New Article up at Think+ about Bioethics

I have a new article up at Think+, the portal for a Parisian thinktank about bioethics.
The other contributions are great; too rarely am I in the company of people that are concerned or worried about the use of biotechnology. It’s good to get out of the comfort zone sometimes.

My take away quote:

“I want your self driving car. I mean, I don’t care about your car. I don’t drive. Cars don’t really fit into my worldview for the future. But I like it. It’s cool. I want your car so I can take it apart and build my future. Not yours.”

4 thoughts on “New Article up at Think+ about Bioethics”

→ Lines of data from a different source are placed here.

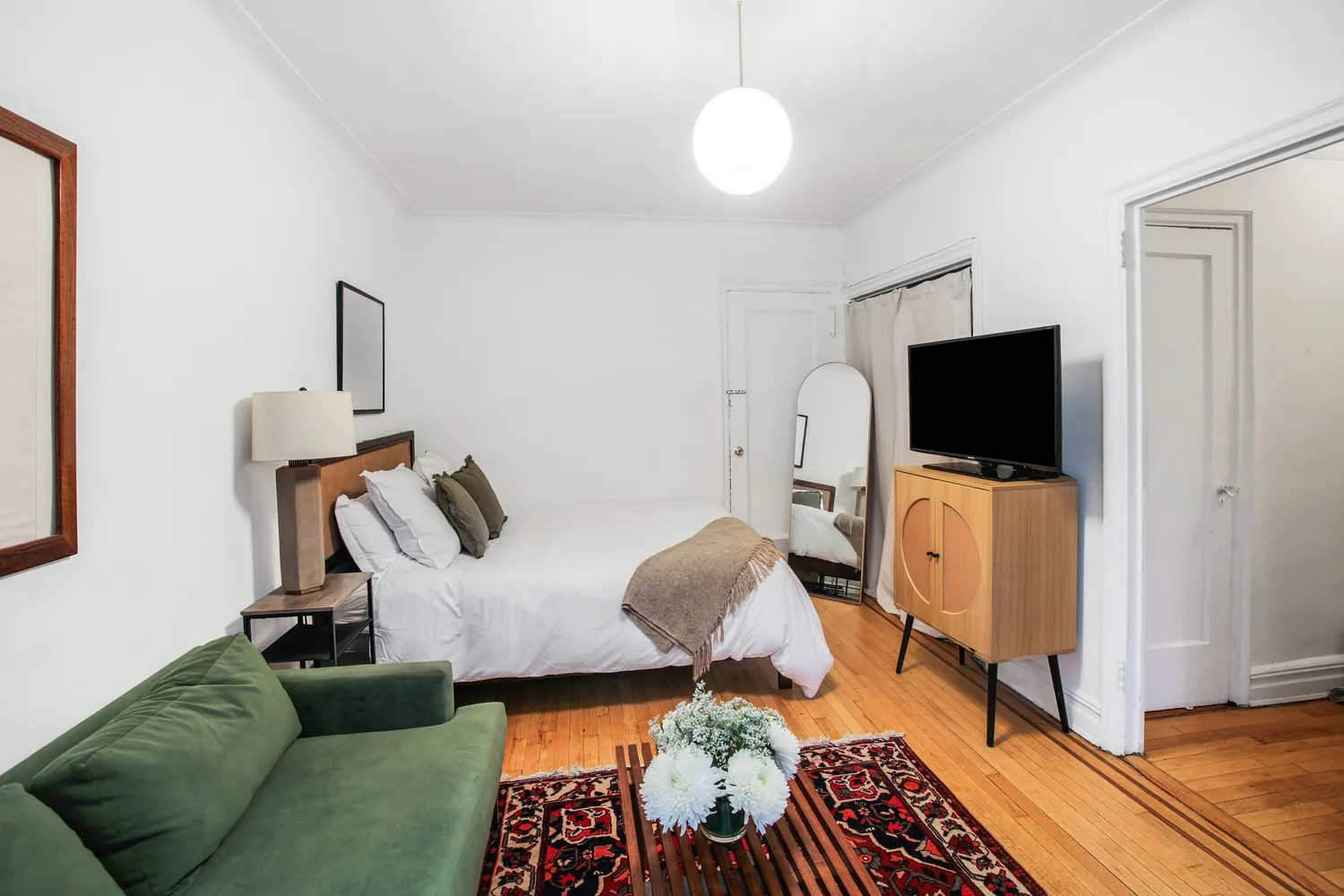 a living room with furniture and a flat screen tv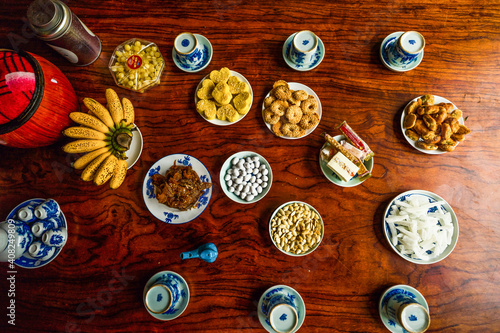 View of Vietnamese food for Tet holiday in spring, jam is traditional food and teapot set on lunar new year. Dried fruit and jam as tradition dessert - Mut Tet on wooden table. photo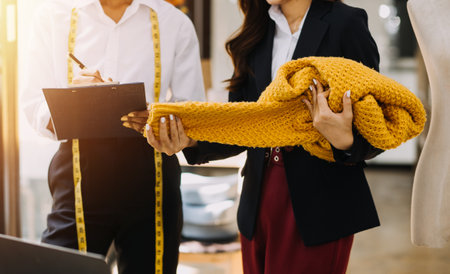 Fashion designer working in studio. Close up design.の写真素材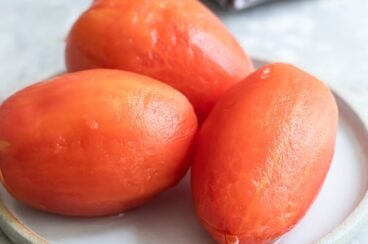 Three peeled tomatoes on a white plate.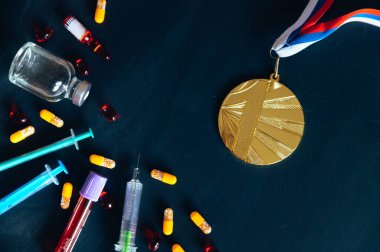 Gold medal and drugs, syringe and Medicine bottle for injection. Doping in sport, black edit space clipart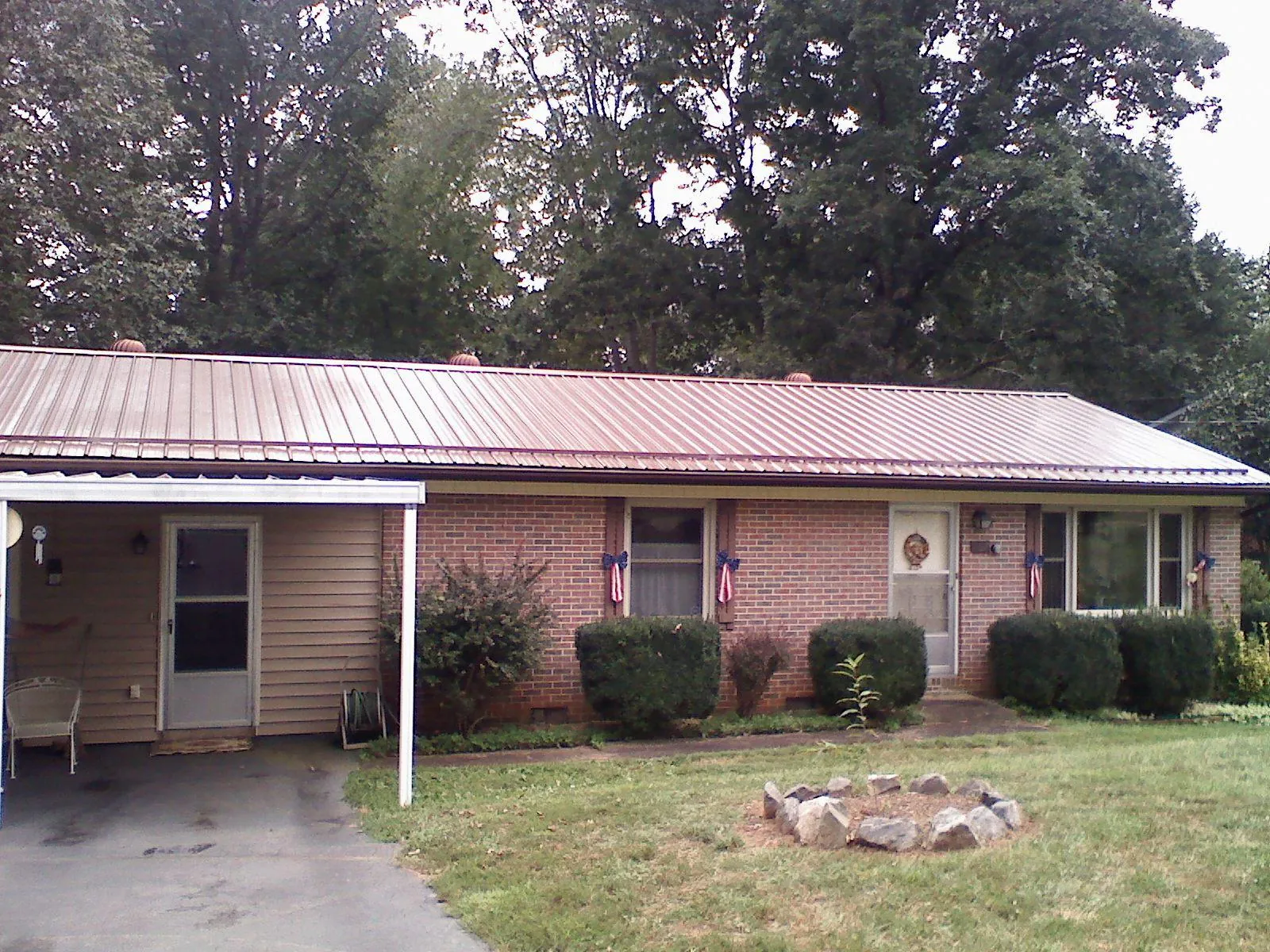 Bronze metal roof and carport on a brick ranch home — Roof Repair work by our crew in Funston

  1. you talk a bit about legislation, but there are no pointers to actual laws passed by an arguably uninformed public/lawmakers or stories about “obviously” uninformed legislative pushes…
    the bigger problem is not that i can go find the evidence to support your points, it’s that i can go find the evidence to support any point i want. (cf. the righteous mind by jon haidt)

    1. That’s kind of the point of ethics debates in general, isn’t it? Mostly subjective and socio-cultural based.
      My point is that it won’t matter. Because you will be able to find evidence to support any point you want. At the end of the day though, history teaches us that you can’t legislate people out of doing things. Especially when there is so much ability for progress.

      Also, I just assumed that you follow the smallest amount of say, American politics. If I need to argue that our policy makers are uninformed, or that they’ve gone on record as stating that they are proud of being uninformed, well, that’s a whole ‘nother issue.

    2. I think you guys are on to something great. I my self am slightly night blind I can see enough but really have a hard time seeing when there are no street lights, worse is when I’m out with people who don’t realise how bad my vision is at night and have me drive them home or to a store I’ve never been before. I hate driving at because it’s easy for me to get lost, hit the curb, or even end up off the road. If this leads to getting people like help. I’m for it

  2. i think science gained (and gains) momentum as an attempt to ground ethics (and philosophy in general) debates in something more than subjective socio-cultural perspectives… are you saying “knowledge/facts” at the socio-cultural level are a lot more mutable, so we should be couching the argument in the only data we have, which is the history of trying to legislate science? galileo and canada were good enough examples for sure, but your argument considered none of the counterexamples (controlling nuclear research in certain foreign countries for example)…

    it sounds like your approach to all the ignorant legislation is basically to empower oneself with knowledge (in order to both in-/directly inform legislation and to some extent as an escape from the ignorant legislation), but there’s no cautionary word about how those factions you mentioned might turn against each other and lead to the same issue being decried… which is my understanding of the point of ethical debates: what is the best way to proceed and why?

    i think i’m misunderstanding how your approach solves the issue of ignorant legislation without recreating the same issues for those of us interested in empowering ourselves. you’re saying educate the legislators (at least by normalizing it), but who’s responsible for the curriculum? or put another way, who (which faction) gets to normalize their “biohacking” ideas/agenda, and how can we make that fair?
    the conflict of interest (i.e. power, with all its potential for abuse) has only been passed to the autodidacts (assuming they stand to gain at all via the legislation they inform in the same way that legislators have a conflict of interest in controlling so many resources without being required to undertake other considerations like educating themselves.)

    are you saying it’s atleast more fair that the scientists are fighting over it than the legislators? i think i’d agree if the scientists were forced to undertake similar considerations, i.e. why do we get to allocate these resources as we see fit and them not go to some other group?)